● **Required work**
a. Answer these questions from the article on the gingerbread display:
(i) Until what date is the display open?
(ii) Who performed the ribbon cutting when the display opened?
(iii) What do guests receive as they leave?
b. In the article on the gingerbread display, who escorted the mayor as he viewed the display? Give each person with the title the article states.

● **Extract provided**
————

Gingerbread city popular among yuletide visitors

Construction is booming in this city – gingerbread construction that is.

More than 225 creations, including a castle, football stadium, barn, village and a variety of houses are on display until Dec. 22. This is the 10th year of the free event, held this year at the Institute of Religion and sponsored by the Omaha Nebraska Region."This display is our gift to the community," said Joyce Harrop, director of public affairs for the Winter Quarters Historical Site.

The display, "Gingerbread on Parade," opened Nov. 18 with remarks and a ribbon cutting ceremony by Omaha Mayor Hal Daub. He then viewed the display, escorted by Kurtis Cornish, Omaha Nebraska Stake president; Louis Butler, Papillion Nebraska Stake president; Jack Bangerter, Nebraska Omaha Mission president; and Kenneth Barker, director of the Winter Quarters Historical Site. Local television covered the event.

Elder Barker said, "I'm thrilled and pleased with the opportunity to provide this beautiful display to brighten the holidays for many people and give them a wonderful introduction to the Church."

Many of the gingerbread creations were the results of family, Church youth group and Relief Society efforts. Ward gingerbread specialists coordinated the activities, furnishing recipes and instruction in construction and decoration. Also, this year, for the first time, youth groups outside the Church contributed to the display.

The fragrance of gingerbread, twinkling lights on trees and music welcome visitors. Missionaries and local Church members are on hand with a greeting and invitation to tour the display. Guests are invited to view the five-minute Church video "Luke 2." Church pamphlets and copies of the Book of Mormon are also available. Gingerbread men are handed out to guests as they leave.

————

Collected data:

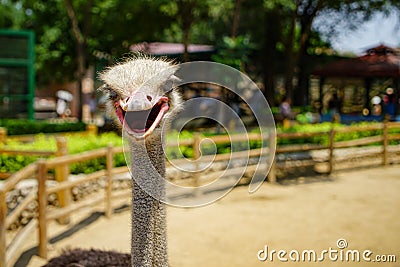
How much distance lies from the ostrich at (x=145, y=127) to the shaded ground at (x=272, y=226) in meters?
2.61

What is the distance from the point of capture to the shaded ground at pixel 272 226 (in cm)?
524

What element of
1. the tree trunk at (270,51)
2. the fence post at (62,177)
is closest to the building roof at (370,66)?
the tree trunk at (270,51)

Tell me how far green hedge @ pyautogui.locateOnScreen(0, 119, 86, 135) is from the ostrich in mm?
9789

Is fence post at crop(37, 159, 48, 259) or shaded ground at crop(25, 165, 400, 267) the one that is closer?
fence post at crop(37, 159, 48, 259)

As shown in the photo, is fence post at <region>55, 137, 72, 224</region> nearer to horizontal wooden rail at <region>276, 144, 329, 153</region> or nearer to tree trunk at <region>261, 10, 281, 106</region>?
horizontal wooden rail at <region>276, 144, 329, 153</region>

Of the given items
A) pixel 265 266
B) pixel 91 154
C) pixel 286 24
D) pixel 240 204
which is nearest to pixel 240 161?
pixel 240 204

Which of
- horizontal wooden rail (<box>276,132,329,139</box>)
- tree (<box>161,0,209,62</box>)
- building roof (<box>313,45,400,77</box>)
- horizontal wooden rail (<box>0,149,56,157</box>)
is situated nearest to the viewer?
horizontal wooden rail (<box>0,149,56,157</box>)

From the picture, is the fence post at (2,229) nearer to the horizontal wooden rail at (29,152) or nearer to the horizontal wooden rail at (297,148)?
the horizontal wooden rail at (29,152)

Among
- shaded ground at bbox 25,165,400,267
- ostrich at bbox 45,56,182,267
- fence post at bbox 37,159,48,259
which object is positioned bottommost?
shaded ground at bbox 25,165,400,267

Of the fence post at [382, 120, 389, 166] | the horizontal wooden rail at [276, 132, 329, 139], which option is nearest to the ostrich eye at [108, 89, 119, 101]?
the horizontal wooden rail at [276, 132, 329, 139]

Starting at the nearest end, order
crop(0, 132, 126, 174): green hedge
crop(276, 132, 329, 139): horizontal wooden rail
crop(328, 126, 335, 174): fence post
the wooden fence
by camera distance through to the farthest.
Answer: the wooden fence
crop(0, 132, 126, 174): green hedge
crop(276, 132, 329, 139): horizontal wooden rail
crop(328, 126, 335, 174): fence post

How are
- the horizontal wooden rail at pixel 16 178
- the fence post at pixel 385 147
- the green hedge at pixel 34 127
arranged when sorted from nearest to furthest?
the horizontal wooden rail at pixel 16 178
the fence post at pixel 385 147
the green hedge at pixel 34 127

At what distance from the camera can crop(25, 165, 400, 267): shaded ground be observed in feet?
17.2

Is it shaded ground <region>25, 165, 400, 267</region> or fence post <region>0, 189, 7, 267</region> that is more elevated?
fence post <region>0, 189, 7, 267</region>
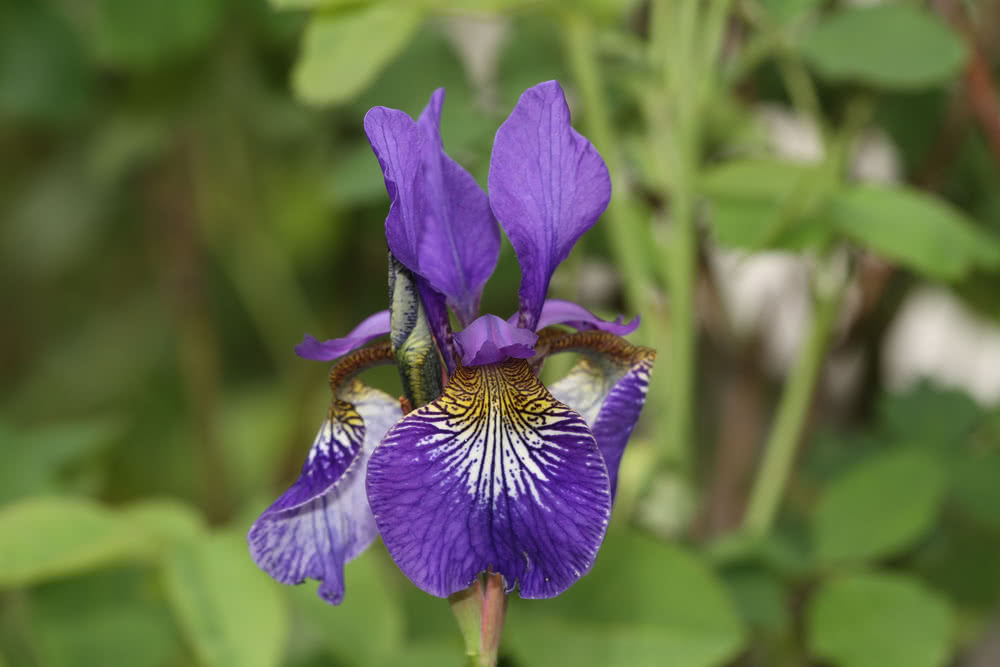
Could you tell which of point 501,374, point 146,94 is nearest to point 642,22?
point 146,94

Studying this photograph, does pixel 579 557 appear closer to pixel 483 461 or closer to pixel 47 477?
pixel 483 461

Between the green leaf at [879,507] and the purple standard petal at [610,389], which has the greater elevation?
the purple standard petal at [610,389]

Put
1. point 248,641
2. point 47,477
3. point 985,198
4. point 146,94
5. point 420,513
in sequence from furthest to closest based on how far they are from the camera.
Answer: point 146,94
point 985,198
point 47,477
point 248,641
point 420,513

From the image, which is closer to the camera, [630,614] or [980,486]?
[630,614]

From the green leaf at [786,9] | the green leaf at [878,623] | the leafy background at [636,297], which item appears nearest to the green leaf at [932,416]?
the leafy background at [636,297]

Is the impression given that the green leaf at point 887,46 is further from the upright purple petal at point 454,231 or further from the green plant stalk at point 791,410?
the upright purple petal at point 454,231

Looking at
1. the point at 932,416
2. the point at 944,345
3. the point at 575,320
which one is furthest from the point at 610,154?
the point at 944,345

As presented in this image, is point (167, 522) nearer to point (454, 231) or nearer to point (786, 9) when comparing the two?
point (454, 231)
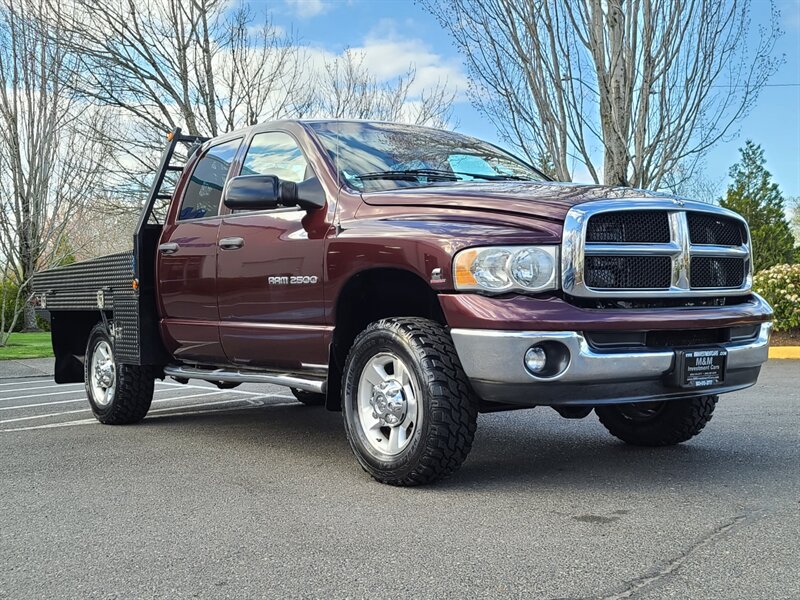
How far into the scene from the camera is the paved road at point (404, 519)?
3.00 metres

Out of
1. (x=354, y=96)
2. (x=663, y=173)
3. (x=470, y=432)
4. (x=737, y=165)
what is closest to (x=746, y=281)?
(x=470, y=432)

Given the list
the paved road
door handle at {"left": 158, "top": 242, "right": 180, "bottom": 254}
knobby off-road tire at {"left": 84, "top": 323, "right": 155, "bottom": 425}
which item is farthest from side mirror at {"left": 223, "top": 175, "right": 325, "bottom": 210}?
knobby off-road tire at {"left": 84, "top": 323, "right": 155, "bottom": 425}

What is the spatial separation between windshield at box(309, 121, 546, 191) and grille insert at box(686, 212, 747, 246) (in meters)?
1.36

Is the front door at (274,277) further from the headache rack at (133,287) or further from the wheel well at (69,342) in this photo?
the wheel well at (69,342)

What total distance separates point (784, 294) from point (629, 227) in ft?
32.9

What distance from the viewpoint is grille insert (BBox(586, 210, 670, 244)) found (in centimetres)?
411

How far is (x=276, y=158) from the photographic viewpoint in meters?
5.71

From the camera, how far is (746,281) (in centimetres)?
474

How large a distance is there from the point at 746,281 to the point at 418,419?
6.29 ft

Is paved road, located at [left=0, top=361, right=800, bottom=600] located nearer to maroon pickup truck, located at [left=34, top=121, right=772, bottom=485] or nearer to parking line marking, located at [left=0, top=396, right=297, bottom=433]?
maroon pickup truck, located at [left=34, top=121, right=772, bottom=485]

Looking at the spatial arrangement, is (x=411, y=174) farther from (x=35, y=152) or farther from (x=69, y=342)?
(x=35, y=152)

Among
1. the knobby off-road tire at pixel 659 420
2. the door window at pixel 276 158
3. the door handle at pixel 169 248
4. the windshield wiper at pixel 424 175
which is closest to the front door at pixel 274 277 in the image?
the door window at pixel 276 158

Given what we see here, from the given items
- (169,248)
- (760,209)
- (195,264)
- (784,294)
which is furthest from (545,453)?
(760,209)

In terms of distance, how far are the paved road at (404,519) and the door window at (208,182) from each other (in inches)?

————

● **Expected results**
a.
(i) Dec. 22
(ii) Omaha Mayor Hal Daub
(iii) Gingerbread men

b.
- Kurtis Cornish, Omaha Nebraska Stake president
- Louis Butler, Papillion Nebraska Stake president
- Jack Bangerter, Nebraska Omaha Mission president
- Kenneth Barker, director of the Winter Quarters Historical Site